Are brokers starting to shift their interests offshore?
Nasdaq-stock listed brokers unveiled their new business plans last month. The move came in the midst of China's crackdown on onshore trading and mining of digital currencies due to financial and environmental risks. Cryptocurrencies, which saw extreme price swings in May, split Wall Street, with Goldman setting up a dedicated trading desk, JPMorgan Chase allegedly offering a bitcoin fund for wealthy clients and Bank of America keeping its distance to date.
Beijing's war on cryptocurrency trading and mining has plunged bitcoin by 40% in the past month. The management teams at Futu and Tiger Brokers were quick to point out that the new bitcoin trading services were only targeting clients who are not based in mainland China.

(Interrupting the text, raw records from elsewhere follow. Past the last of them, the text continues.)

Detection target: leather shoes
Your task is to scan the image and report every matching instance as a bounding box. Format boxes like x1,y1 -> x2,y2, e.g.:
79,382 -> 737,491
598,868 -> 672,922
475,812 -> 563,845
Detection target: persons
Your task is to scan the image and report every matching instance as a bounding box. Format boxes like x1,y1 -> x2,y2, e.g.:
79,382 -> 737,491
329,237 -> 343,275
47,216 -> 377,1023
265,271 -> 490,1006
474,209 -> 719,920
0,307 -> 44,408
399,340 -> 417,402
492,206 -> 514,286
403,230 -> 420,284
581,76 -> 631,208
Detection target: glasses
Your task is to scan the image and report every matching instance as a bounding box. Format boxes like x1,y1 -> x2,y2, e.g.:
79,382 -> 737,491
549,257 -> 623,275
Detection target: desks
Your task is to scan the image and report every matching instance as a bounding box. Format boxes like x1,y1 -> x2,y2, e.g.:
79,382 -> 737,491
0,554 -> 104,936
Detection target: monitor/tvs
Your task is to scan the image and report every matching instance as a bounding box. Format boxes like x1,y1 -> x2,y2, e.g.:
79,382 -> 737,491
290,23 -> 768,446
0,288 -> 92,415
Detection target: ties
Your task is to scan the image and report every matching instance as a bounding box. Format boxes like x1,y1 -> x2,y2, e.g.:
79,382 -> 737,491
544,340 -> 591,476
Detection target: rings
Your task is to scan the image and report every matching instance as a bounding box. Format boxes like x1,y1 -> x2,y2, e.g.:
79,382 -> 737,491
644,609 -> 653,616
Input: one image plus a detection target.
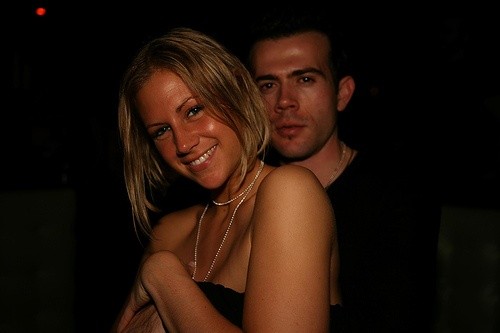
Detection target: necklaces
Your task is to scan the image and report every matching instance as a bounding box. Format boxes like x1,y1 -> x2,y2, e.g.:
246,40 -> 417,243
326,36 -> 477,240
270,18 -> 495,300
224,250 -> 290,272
316,143 -> 354,190
190,161 -> 265,282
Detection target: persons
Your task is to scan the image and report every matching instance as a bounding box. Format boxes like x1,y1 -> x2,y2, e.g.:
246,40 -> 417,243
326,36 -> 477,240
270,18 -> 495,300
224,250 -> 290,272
110,29 -> 342,333
245,19 -> 440,333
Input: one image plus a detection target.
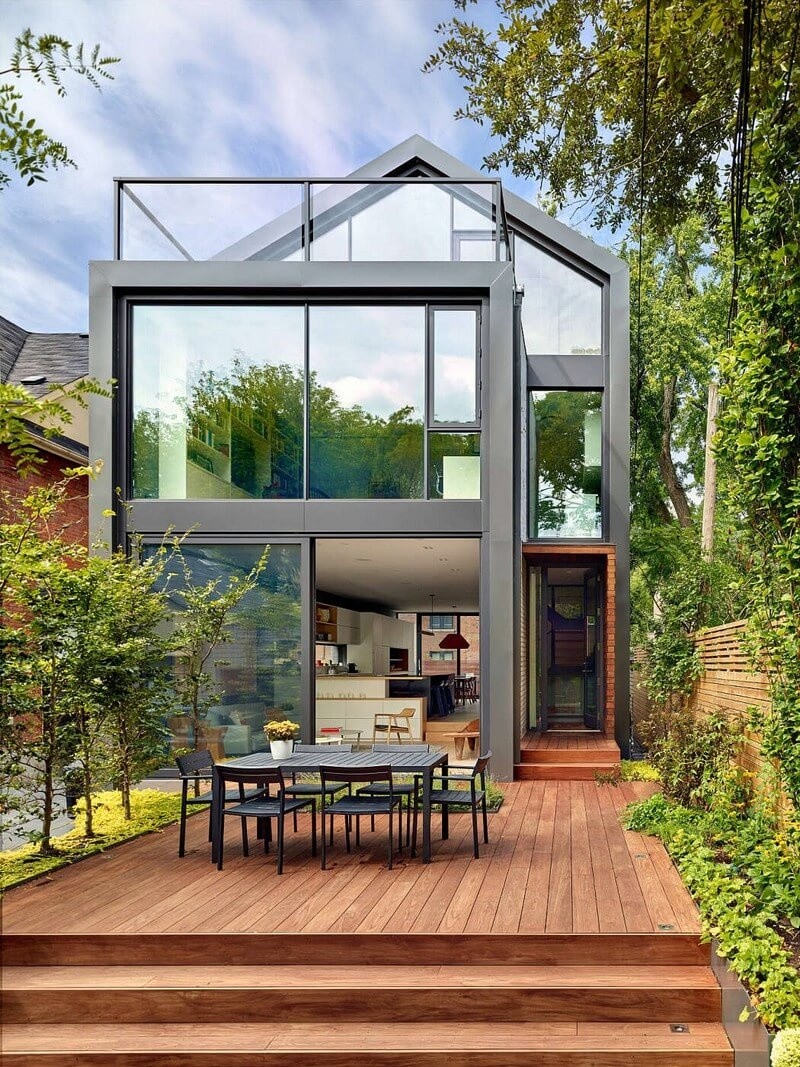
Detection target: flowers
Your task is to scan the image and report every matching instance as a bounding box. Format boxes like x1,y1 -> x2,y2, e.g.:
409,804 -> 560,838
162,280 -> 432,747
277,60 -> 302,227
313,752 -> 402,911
263,719 -> 300,743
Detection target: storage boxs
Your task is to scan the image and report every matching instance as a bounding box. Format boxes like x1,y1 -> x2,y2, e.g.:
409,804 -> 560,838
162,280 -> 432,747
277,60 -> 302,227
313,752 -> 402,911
318,608 -> 330,622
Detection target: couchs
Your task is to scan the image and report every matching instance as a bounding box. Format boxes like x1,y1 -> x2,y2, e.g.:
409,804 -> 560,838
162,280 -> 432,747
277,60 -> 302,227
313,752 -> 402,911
205,702 -> 292,754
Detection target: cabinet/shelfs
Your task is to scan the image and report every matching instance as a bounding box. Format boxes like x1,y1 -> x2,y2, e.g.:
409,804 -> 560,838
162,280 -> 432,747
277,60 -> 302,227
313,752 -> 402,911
315,602 -> 428,743
187,379 -> 300,499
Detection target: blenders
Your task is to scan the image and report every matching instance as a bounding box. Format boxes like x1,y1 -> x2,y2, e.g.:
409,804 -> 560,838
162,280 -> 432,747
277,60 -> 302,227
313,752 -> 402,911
316,660 -> 322,674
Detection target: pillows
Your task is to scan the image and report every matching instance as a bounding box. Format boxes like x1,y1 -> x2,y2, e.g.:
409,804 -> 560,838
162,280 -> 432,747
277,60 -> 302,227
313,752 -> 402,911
218,711 -> 244,725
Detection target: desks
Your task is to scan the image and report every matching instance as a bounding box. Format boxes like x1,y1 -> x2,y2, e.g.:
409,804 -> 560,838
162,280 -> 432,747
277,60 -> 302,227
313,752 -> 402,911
212,752 -> 448,864
315,729 -> 363,750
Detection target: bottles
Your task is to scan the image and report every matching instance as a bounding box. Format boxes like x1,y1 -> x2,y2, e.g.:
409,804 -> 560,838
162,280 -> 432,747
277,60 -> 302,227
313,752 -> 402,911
329,667 -> 336,674
326,632 -> 332,642
318,632 -> 324,642
324,663 -> 328,674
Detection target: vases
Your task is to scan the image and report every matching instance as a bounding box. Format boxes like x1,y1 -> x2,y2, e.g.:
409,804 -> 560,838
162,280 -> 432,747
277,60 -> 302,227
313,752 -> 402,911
270,740 -> 293,760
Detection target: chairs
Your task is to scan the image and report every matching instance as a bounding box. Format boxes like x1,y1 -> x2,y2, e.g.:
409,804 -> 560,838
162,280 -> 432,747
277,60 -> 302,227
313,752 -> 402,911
175,744 -> 492,875
373,708 -> 416,745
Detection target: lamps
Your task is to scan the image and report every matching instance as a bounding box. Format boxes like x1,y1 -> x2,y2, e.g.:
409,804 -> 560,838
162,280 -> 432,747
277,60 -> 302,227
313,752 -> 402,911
418,594 -> 435,636
439,606 -> 470,649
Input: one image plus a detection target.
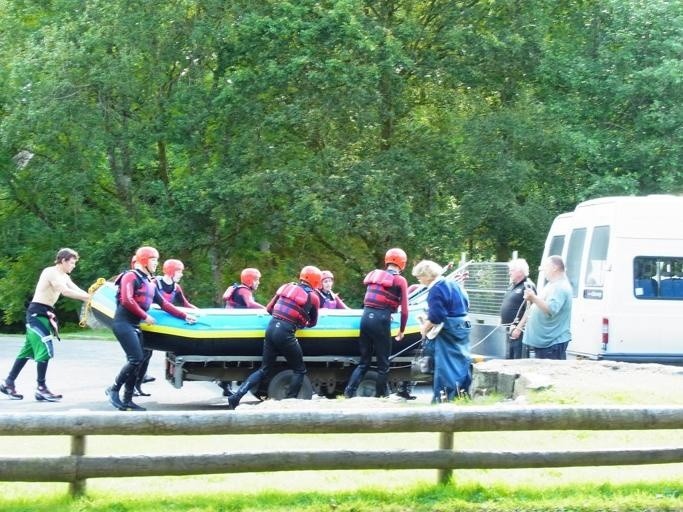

Wu Tianhua, chief executive of Tiger Brokers said Tiger Brokers is backed by smartphone giant Xiaomi (Xiaomi shares - HKG: 1810) and "will not offer such a service to Chinese citizens", adding that it is in the process of applying for the "relevant licenses" governing cryptocurrency trading, without specifying which regulators are.
Tiger Brokers reported a net profit in the first quarter of the year of $ 21,1 million, compared to a net loss of approximately $ 200.000 during the same period a year ago. The broker allows you to trade shares listed on the US stock exchange, of Hong Kong, Australia and Singapore.
Futu also wants to offer virtual currency trading
Futu, backed by Tencent, which has had a strong push in Hong Kong's retail market in recent years, also said it will expand into digital currency trading in the second half of this year.
"We are in the process of applying for digital currency licenses in the US, Singapore and Hong Kong," said Robin Li Xu, senior vice president, during a Futu earnings conference call held on May 19.
Founded in 2012, Leaf President Li Hua envisioned Futu as the "Charles Schwab of China". But Shenzhen-based online brokerage has since embarked on a broader path of diversification.
With 790.000 customers, first quarter net income increased more than six times from the prior year to $ 149,5 million. In recent years Futu has focused on diversifying its business.
It has obtained a license from the Hong Kong Compulsory Pension Fund regulator to sell and market retirement plans to its clients.
The addition of cryptocurrency trading means it will need to obtain a virtual asset service provider license from the city's securities regulator.